Indeed.  Notice the subtlety of their attack:  it is brutally simple. We 
others focus on elegance, and dismiss the simplistic.

Cognitive dissonance?

They focussed on mission, and used asymmetry of crunch strength.  Recall  
that, in the old days, no other country could muster the budget and  
technology that they could.


> We have no way to know whether this will continue to be the case, but I'd imagine that the gap in knowledge between the NSA and the academic community diminishes over time; so that makes me think that they'd be even more reluctant to try to slip in a hidden weakness today than in 1975.
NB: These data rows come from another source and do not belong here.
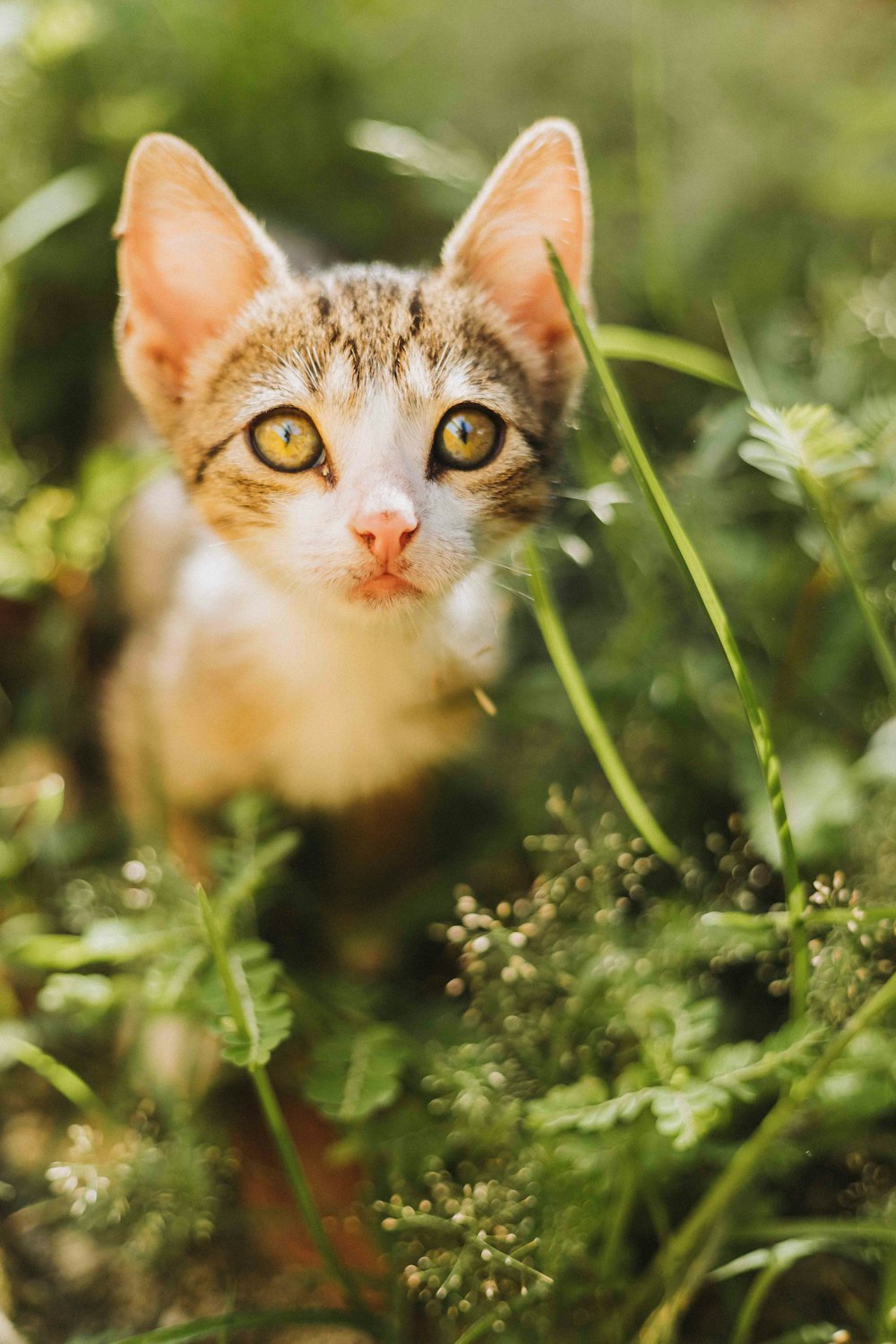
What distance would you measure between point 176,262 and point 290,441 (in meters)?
0.29

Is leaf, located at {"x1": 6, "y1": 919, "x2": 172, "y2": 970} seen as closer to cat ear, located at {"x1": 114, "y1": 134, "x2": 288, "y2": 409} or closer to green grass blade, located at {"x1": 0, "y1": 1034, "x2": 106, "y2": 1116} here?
green grass blade, located at {"x1": 0, "y1": 1034, "x2": 106, "y2": 1116}

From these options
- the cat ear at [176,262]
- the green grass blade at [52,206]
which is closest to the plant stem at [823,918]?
the cat ear at [176,262]

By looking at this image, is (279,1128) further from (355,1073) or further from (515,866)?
(515,866)

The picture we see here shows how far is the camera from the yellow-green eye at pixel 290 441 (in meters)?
1.08

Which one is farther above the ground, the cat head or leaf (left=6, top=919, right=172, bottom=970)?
the cat head

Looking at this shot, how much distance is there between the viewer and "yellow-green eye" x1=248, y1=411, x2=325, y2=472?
1.08 metres

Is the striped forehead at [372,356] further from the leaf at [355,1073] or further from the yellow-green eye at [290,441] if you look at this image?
the leaf at [355,1073]

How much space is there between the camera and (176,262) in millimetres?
1160

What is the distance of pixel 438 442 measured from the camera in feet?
3.54

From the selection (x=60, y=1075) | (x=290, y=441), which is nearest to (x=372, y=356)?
(x=290, y=441)

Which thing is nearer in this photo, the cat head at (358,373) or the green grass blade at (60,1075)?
A: the cat head at (358,373)

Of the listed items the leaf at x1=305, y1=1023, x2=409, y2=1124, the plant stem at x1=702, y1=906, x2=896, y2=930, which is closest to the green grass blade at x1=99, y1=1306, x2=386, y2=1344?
the leaf at x1=305, y1=1023, x2=409, y2=1124

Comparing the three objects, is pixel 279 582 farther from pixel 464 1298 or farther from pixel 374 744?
pixel 464 1298

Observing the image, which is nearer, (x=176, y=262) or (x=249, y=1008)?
(x=249, y=1008)
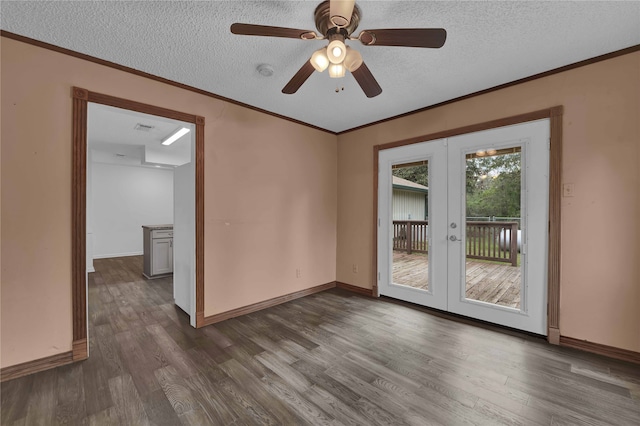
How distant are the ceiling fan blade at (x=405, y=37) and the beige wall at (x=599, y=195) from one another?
1798mm

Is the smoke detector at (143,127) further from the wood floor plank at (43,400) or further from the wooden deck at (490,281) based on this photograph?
the wooden deck at (490,281)

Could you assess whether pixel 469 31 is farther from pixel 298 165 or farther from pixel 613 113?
pixel 298 165

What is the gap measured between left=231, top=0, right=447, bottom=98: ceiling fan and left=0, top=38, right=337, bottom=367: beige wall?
1.65m

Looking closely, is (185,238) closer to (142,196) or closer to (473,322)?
(473,322)

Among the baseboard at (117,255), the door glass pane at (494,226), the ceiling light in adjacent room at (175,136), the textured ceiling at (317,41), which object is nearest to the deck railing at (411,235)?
the door glass pane at (494,226)

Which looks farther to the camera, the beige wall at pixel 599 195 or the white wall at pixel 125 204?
the white wall at pixel 125 204

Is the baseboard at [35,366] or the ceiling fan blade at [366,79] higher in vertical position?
the ceiling fan blade at [366,79]

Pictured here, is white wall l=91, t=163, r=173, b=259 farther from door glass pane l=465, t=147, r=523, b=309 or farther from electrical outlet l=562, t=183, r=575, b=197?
electrical outlet l=562, t=183, r=575, b=197

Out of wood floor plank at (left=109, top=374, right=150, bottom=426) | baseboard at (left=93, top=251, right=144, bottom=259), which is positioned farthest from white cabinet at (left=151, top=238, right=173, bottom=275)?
baseboard at (left=93, top=251, right=144, bottom=259)

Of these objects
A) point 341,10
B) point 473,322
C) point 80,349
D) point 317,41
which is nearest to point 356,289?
point 473,322

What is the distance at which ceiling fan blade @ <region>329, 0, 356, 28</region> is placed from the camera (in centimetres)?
137

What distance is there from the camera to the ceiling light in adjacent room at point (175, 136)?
14.2 ft

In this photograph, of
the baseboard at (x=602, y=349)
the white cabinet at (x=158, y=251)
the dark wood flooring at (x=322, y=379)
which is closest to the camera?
the dark wood flooring at (x=322, y=379)

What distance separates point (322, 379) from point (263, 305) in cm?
164
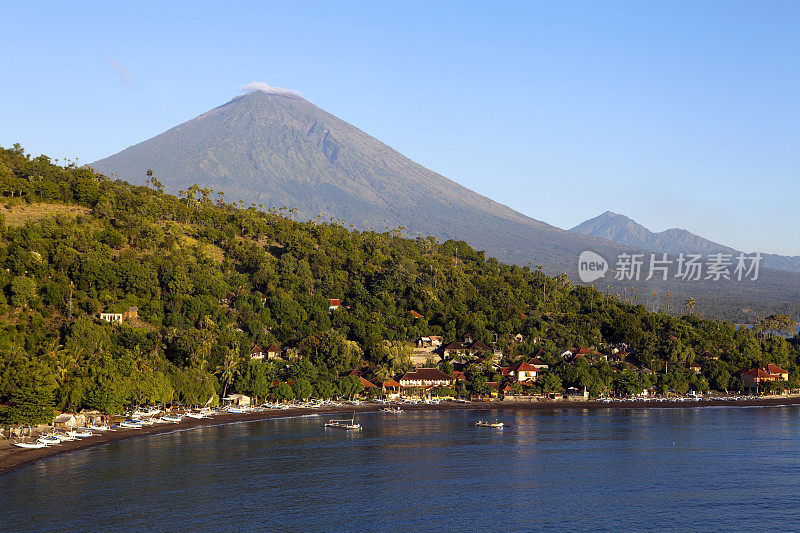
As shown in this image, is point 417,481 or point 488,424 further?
point 488,424

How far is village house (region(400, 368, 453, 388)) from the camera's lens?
302 feet

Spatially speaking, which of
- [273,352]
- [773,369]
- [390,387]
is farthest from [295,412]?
[773,369]

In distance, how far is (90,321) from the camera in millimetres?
76500

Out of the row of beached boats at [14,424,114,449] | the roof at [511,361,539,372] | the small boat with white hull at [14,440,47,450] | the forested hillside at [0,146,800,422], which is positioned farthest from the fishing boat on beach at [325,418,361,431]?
the roof at [511,361,539,372]

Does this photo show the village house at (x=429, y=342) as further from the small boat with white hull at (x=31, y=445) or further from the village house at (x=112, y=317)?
the small boat with white hull at (x=31, y=445)

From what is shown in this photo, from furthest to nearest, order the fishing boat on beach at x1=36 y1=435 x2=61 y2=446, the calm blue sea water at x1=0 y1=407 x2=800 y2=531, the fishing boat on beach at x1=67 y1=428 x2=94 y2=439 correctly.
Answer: the fishing boat on beach at x1=67 y1=428 x2=94 y2=439, the fishing boat on beach at x1=36 y1=435 x2=61 y2=446, the calm blue sea water at x1=0 y1=407 x2=800 y2=531

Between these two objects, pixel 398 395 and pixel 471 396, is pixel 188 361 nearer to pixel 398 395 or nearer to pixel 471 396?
pixel 398 395

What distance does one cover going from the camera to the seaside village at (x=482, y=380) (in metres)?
82.2

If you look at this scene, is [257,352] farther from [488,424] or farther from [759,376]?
[759,376]

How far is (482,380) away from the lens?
92750mm

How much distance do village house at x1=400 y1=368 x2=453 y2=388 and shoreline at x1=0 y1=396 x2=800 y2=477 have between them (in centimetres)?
449

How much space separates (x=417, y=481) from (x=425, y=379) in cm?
4523

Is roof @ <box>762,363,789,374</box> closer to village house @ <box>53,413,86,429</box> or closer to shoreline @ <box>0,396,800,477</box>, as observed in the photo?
shoreline @ <box>0,396,800,477</box>

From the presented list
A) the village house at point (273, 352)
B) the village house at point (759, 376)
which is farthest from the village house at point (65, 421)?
the village house at point (759, 376)
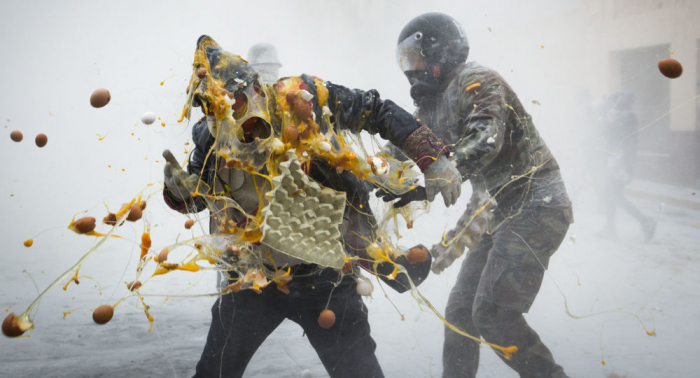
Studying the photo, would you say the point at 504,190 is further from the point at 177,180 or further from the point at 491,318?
the point at 177,180

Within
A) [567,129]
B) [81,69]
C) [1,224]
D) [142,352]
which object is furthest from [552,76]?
[1,224]

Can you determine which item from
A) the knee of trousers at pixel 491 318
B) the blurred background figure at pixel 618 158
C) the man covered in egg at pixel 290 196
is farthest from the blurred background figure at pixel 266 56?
the blurred background figure at pixel 618 158

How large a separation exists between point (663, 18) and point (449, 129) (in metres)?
1.02

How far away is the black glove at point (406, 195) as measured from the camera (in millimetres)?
1020

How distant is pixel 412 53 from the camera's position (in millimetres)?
1229

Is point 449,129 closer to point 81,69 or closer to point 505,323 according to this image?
point 505,323

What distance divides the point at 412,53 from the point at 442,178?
0.44 metres

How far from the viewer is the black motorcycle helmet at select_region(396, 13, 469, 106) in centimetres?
122

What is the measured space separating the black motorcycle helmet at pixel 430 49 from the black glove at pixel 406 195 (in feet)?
1.15

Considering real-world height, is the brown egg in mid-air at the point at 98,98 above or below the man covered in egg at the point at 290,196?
above

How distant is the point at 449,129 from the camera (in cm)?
120

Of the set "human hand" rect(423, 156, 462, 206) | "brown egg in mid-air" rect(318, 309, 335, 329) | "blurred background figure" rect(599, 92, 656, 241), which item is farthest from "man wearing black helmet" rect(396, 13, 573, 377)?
"blurred background figure" rect(599, 92, 656, 241)

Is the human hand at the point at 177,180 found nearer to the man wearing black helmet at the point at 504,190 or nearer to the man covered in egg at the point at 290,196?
the man covered in egg at the point at 290,196

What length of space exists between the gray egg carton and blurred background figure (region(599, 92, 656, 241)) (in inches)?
48.8
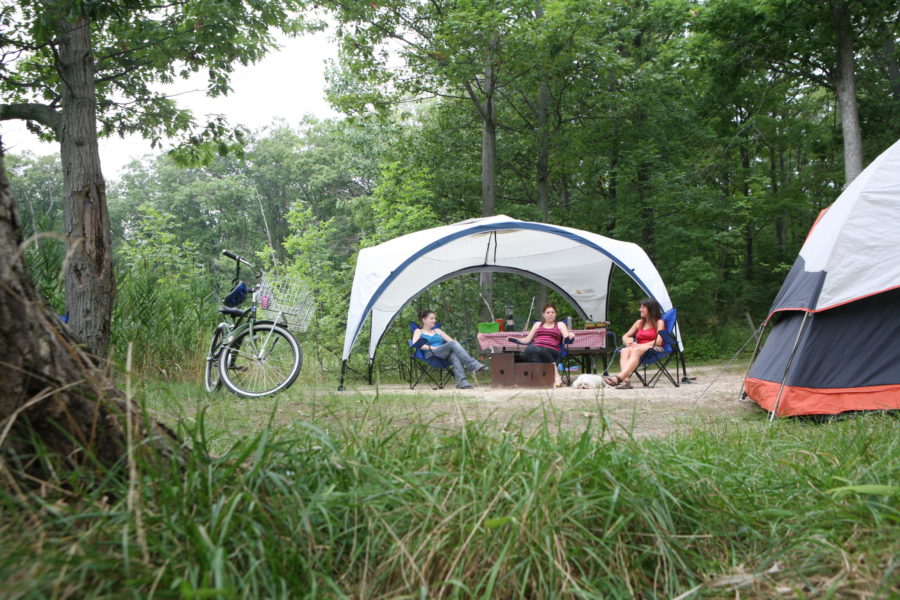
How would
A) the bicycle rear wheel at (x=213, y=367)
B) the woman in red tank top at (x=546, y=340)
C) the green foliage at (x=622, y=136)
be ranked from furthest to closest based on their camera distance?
the green foliage at (x=622, y=136)
the woman in red tank top at (x=546, y=340)
the bicycle rear wheel at (x=213, y=367)

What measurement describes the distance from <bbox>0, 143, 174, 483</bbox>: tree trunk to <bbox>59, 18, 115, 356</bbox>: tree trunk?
4114 mm

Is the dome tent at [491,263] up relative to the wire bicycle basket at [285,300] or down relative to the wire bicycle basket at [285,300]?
up

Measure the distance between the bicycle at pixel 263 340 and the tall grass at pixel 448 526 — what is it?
12.6ft

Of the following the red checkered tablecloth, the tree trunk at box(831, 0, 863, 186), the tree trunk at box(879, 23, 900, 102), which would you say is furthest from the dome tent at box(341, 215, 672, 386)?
the tree trunk at box(879, 23, 900, 102)

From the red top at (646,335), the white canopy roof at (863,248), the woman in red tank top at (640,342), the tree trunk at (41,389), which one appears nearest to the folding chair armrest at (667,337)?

Possibly.  In terms of algorithms, I don't think there has been a case  
where they've deliberately weakened the algorithm.  OTOH, in terms of key 
strength, they have been very very finessed.  Remember Skipjack? The 
comments at the time was that the key strength was beautifully aligned - 
right at the edge.  80 bit keys where the open community had already 
concluded 128 was the target.  Which meant that if there was to be an 
advantage, all that was left was:  budget in crunching.